Paper PS2-MoA10
Study of Atmospheric Pressure Plasma Jets: The Influences of Ambient Air and the Application on ZnO Thin Film Deposition

Monday, October 18, 2010, 5:00 pm, Room Galisteo

This presentation includes the diagnostic studies of an atmospheric pressure plasma jet (APPJ) and the use of this plasma jet to perform ZnO thin film deposition. The APPJ under investigation is sustained by a pulsed power supply with a repetitive power frequency up to 25 kHz using N₂ or O₂ as the plasma gas. The assessment of how the ambient air influences the plasma characteristics and how it can effectively be minimized are the focus of the diagnostic work. To minimize the ambient air influence, the exit of the jet is shielded with a glass tube with the inside diameter ranging from 3 to 5 cm . The exit of the tube is covered by a metal plate and leaving a gap of 0.5 to 3 mm. When the N₂ plasma is used, the visible jet length is much longer with such an arrangement. The effective area within which the jet is treated increases by more than a factor of two, as confirmed by the contact angle measurement made on the treated glass surface. In O₂ plasmas, the intensity of atomic oxygen emission (777.4 nm) increases by more than one order of magnitude with the presence of the glass tube. When photoresist is etched using this oxygen plasma jet, the jet with the presence of the glass tube shows a increase in the etching rate by more than 50 % than the case without the presence of glass tube.

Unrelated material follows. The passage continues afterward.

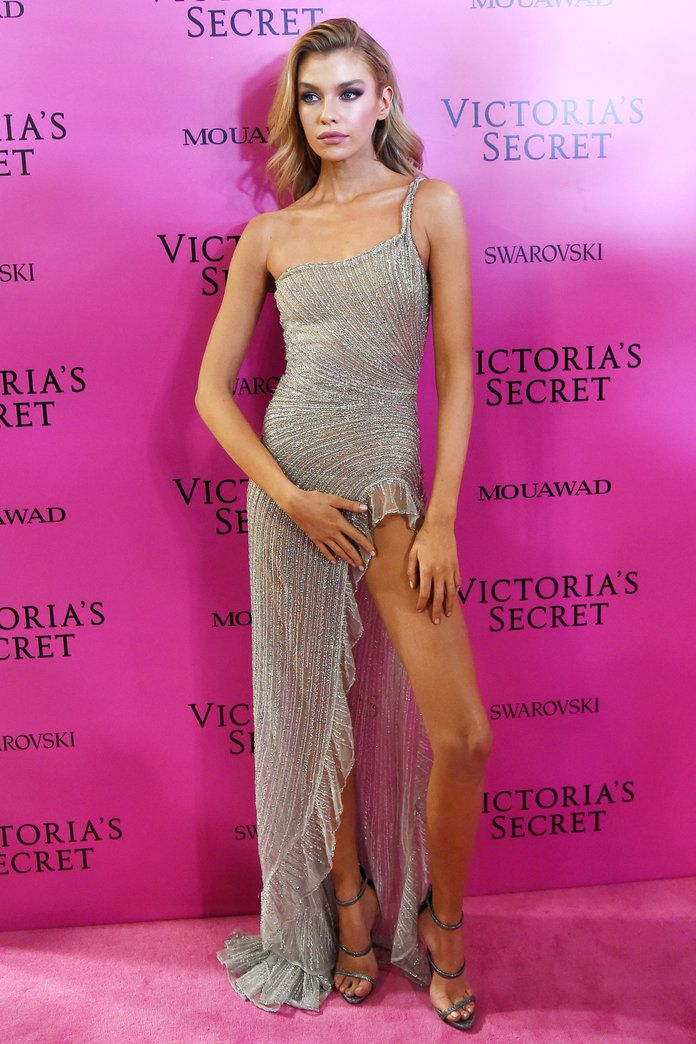 All the Looks from the Victoria's Secret Fashion Show After-Party 2017 | InStyle.com Romee Strijd in raisa and vanessa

The use of this APPJ to perform ZnO thin film deposition is studied as the second part of this presentation. ZnO thin films are deposited on a silicon wafer by spraying nebulized zinc-containing salt solutions, namely ZnCl₂ and Zn(NO₃)₂, into the downstream of the plasma jet. Preliminary studies show that by using N₂ plasmas, a better quality film can be obtained comparing with using O₂ plasmas. The film quality is found to be sensitive to the plasma conditions. With properly adjusted process parameters, dense and smooth films can be deposited with a rate higher than 75 nm/min. Improvement of the electrical conductivity and the study of the photoluminescence properties of the film are currently underway.